What the exercise asks ->
The material below holds pictures; leave them out and reproduce exactly the lines from the one with "Entrepreneur Mindset: Be" through the one with "Itinerari tra le", inclusive.

[[ Data supplied, beginning ]]

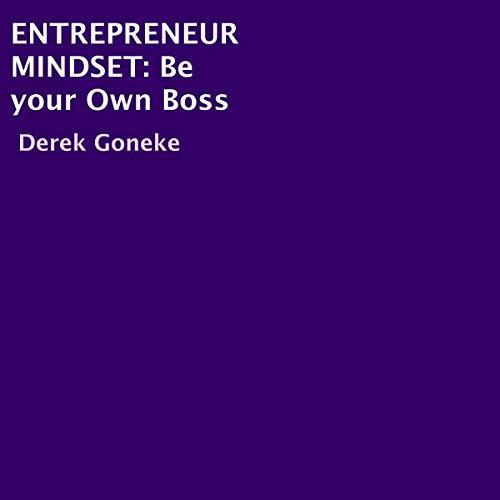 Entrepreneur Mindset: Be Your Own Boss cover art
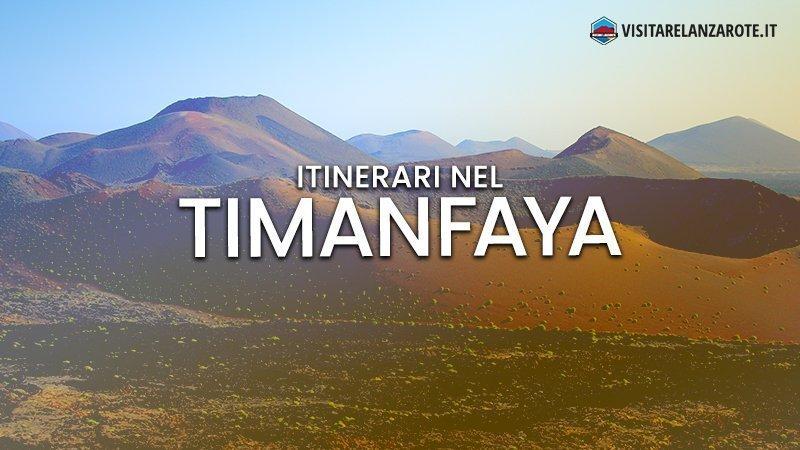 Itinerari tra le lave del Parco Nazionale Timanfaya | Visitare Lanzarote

[[ Data supplied, end ]]
[[ Data supplied, beginning ]]

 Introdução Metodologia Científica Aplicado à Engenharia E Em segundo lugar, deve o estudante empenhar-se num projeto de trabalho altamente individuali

[[ Data supplied, end ]]

Answer section ->
 Entrepreneur Mindset: Be Your Own Boss cover art
 Itinerari tra le lave del Parco Nazionale Timanfaya | Visitare Lanzarote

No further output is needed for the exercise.